__What is expected__: Reproduce the entries verbatim, from the line with "How far is the dirt" up to and including the line with "5438 centimetres".

__Input data__:
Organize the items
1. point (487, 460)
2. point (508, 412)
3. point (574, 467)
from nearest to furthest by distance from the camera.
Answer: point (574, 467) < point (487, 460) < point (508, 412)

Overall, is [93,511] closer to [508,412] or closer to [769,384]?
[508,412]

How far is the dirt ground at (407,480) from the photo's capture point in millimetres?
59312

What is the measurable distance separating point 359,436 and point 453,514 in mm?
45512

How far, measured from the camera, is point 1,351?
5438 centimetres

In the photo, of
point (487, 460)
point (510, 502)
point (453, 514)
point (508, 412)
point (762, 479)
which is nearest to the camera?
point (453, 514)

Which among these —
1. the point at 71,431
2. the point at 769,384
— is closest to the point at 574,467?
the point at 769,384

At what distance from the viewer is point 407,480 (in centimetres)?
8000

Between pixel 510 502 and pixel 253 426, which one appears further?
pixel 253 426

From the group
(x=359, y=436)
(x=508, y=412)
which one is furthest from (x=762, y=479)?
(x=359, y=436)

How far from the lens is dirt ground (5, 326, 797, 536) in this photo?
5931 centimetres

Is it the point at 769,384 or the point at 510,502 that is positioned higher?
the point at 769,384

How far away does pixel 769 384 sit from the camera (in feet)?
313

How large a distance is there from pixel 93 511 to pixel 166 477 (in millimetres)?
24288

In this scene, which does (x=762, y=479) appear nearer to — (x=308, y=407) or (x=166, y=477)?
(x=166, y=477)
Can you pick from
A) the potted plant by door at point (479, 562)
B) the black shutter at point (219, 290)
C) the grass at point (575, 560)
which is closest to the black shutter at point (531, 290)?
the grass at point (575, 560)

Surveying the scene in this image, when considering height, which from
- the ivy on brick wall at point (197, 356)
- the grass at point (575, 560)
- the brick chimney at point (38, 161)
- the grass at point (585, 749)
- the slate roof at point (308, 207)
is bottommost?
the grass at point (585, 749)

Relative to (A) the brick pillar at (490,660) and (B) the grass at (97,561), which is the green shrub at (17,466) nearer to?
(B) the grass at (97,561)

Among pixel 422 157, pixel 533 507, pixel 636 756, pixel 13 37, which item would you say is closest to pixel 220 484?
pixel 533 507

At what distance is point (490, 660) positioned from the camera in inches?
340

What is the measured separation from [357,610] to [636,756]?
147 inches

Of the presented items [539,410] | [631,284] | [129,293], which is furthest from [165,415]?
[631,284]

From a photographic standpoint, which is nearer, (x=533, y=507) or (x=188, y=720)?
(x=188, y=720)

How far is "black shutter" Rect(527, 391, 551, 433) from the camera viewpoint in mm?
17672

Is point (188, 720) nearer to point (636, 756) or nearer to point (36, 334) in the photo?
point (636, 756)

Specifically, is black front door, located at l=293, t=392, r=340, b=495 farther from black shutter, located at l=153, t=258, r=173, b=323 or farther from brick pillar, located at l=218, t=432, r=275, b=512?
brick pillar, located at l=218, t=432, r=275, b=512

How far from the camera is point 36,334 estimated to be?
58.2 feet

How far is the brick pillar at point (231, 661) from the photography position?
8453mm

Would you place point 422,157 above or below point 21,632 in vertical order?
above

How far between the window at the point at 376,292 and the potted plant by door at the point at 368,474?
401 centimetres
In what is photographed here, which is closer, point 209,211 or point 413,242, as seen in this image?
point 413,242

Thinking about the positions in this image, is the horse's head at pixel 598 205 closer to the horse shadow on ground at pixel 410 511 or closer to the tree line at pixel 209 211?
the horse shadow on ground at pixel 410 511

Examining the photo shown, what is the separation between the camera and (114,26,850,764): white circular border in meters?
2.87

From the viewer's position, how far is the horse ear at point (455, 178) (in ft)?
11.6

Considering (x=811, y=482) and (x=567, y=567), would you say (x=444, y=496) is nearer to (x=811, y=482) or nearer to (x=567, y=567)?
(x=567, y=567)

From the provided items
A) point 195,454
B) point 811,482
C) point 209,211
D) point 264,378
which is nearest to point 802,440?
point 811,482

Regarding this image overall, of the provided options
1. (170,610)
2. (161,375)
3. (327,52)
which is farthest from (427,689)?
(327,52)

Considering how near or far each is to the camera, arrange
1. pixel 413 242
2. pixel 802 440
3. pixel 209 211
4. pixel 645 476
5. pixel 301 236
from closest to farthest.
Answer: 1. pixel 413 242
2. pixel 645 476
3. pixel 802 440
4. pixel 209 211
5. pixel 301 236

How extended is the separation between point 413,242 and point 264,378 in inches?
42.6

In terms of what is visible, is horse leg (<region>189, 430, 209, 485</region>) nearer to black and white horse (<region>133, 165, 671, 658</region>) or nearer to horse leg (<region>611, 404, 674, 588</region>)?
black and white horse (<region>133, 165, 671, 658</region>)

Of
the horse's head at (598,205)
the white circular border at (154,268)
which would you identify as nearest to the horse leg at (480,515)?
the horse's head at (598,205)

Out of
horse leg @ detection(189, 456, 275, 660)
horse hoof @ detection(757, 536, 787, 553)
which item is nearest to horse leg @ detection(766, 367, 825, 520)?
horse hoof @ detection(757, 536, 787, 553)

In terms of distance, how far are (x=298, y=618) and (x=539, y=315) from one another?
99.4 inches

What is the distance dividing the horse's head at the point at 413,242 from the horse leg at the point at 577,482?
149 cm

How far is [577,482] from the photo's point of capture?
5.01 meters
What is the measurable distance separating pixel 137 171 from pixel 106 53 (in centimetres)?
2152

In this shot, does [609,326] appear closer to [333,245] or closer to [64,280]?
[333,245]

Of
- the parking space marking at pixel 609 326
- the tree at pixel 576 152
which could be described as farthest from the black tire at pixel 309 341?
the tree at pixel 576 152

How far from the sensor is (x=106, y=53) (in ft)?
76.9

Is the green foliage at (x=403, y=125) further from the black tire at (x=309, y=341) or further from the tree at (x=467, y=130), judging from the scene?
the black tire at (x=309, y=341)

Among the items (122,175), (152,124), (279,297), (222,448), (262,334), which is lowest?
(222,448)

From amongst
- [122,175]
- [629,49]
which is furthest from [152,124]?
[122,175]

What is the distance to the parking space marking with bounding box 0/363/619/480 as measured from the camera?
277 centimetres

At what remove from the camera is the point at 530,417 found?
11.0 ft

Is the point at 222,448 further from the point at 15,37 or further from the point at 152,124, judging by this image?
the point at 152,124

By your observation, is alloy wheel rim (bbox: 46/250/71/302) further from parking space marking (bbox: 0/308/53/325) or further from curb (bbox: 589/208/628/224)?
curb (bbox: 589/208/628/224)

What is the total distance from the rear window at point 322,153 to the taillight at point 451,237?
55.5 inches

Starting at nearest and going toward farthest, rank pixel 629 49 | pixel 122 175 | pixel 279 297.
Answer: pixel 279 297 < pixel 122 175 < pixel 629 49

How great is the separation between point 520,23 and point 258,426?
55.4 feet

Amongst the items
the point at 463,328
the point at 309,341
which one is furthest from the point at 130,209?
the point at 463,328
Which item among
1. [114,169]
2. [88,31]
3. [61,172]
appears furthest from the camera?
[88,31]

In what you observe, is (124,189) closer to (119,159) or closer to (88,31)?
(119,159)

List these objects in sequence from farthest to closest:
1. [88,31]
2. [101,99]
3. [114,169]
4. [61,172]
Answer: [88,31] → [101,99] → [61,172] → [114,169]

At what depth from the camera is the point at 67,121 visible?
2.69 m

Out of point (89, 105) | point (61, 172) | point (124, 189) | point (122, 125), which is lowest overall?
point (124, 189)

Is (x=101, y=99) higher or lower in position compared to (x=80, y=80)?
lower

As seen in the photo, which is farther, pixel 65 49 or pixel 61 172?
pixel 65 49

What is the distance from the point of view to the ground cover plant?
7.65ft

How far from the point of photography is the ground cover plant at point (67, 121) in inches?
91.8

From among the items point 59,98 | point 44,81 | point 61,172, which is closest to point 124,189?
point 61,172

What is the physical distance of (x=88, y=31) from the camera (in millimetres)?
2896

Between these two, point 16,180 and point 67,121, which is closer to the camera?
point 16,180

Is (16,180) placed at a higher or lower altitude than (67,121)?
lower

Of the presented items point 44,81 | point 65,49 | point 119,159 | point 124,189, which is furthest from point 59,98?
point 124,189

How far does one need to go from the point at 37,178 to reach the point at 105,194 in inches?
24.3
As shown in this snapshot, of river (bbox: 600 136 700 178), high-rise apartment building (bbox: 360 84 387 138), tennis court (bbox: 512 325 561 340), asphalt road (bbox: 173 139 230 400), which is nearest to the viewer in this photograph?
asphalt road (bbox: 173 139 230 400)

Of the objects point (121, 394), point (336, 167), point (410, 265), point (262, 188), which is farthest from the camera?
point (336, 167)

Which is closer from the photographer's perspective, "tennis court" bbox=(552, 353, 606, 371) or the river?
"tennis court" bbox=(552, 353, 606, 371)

__Written answer__:
How far is the dirt ground at (407,480) from the photo's capture point in millimetres?
59312

What is the measurable distance separating point 359,436 and point 453,514 in mm?
45512

How far, measured from the camera, is point 1,351?
5438 centimetres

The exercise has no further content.